In fact, in his own apocalyptic style and over-the-top denunciations of pro-Trump evangelicals in his book and articles, Alberta resembles the very people he castigates. He too believes America is facing a mortal threat. For example, on Christmas Day 2023 he warned in an Atlantic column of the danger Christian nationalism poses to the future of America. He uses disease metaphors to describe pro-Trump evangelicals—terms like “contagion” and “depollute” that echo how his targets might describe the Left. He writes in the book, “many [pro-Trump] American evangelicals cannot let go.” Neither can he.

Alberta touts himself as an evangelical. He starts each chapter with a quotation from Scripture. He expounds Christian theology, and even explains Greek words used in the New Testament. At one point he confidently states, “When Jesus walked the earth, He went out of His way to minister to the broken and the shunned. He didn’t show mere mercy to the adulterer and the prostitute and the tax collector; he showed favoritism toward them.” He lays out his own theological justification for ordaining female pastors. And much more.

But when it comes to matters like abortion, he doesn’t operate this way. Instead, he describes abortion merely as something that the people he profiles oppose: “If abortion is murder,” he writes, “as pro-life advocates like Phillips believe….” Alberta carefully avoids admitting that Christian doctrine conflicts with any liberal secular elite positions, or that he himself holds any views that conflict with them. His book is crafted to appeal to those elites and confirm them in their pre-existing dislike of conservative evangelicals, positioning their own values as the proper Christian measure for doing so.
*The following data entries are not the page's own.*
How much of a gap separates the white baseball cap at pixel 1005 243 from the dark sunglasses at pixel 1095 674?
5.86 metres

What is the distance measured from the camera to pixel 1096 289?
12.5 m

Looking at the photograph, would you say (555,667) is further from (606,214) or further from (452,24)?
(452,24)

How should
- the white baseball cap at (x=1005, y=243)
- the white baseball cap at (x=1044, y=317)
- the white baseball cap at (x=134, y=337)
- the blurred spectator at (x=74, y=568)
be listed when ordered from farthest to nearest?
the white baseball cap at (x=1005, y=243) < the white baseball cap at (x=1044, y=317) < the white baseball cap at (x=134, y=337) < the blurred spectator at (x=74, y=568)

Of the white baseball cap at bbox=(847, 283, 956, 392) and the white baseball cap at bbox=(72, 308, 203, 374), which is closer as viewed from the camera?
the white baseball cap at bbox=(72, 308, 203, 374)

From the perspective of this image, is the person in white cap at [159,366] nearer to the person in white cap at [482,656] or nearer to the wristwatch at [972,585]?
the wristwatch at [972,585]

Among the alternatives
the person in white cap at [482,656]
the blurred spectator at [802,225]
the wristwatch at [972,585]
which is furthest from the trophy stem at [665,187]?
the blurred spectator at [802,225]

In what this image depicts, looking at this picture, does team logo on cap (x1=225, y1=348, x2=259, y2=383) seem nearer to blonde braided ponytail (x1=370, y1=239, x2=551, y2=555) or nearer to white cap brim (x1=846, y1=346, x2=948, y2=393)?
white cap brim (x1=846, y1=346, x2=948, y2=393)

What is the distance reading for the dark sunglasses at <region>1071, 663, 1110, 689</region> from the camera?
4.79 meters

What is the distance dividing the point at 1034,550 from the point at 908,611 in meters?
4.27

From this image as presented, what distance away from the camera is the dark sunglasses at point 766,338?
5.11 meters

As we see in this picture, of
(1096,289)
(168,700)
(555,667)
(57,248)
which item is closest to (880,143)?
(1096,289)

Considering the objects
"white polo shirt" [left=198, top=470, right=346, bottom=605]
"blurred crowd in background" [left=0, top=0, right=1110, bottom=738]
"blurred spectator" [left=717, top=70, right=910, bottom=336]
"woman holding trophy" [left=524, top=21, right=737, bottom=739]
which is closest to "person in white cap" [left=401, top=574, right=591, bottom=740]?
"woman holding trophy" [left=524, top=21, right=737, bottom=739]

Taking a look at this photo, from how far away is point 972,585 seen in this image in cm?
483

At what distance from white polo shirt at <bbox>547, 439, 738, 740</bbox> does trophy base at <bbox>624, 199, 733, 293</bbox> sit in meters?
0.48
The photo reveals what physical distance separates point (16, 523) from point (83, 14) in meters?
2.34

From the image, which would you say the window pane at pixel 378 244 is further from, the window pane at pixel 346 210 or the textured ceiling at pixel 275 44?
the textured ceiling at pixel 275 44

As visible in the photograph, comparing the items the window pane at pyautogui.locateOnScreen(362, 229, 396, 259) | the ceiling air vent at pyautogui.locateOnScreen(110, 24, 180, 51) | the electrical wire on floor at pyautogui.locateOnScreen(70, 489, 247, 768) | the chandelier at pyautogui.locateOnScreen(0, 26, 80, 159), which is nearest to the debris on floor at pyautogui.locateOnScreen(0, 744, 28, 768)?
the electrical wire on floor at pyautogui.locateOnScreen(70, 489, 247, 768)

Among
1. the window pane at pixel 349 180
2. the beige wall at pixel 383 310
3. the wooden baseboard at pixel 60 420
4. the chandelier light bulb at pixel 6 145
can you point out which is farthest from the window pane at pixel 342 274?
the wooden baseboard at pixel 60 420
He also omits cases and information that complicate his narrative. For example, he denies that those who opposed shutting down churches over COVID-19 did so on rational and legal grounds. Even former National Institutes of Health director Francis Collins, praised by Alberta in the book, now agrees that public health officials did not give due consideration to the broader impact of lockdown orders when making decisions. And the author might have mentioned the well-publicized case of conservative pastor John MacArthur, who won his legal battle in California over church shutdown orders. Or he could have owned up to the liberal political behavior among many evangelicals, to which he devotes only a very small amount of ink. For example, 100% of the political donations from 2015-2022 by staff members at Christianity Today, evangelicalism’s flagship magazine, went to Democrats.

Alberta’s book is ultimately yet another piece of evangelical writing that ardently criticizes conservative evangelicals, in a liberal secular forum, using arguments aligned with liberal secular elite values. It is therefore unlikely to spur any positive reforms among conservative evangelicals—which is a shame, because reforms are badly needed. Alberta is not wrong about that.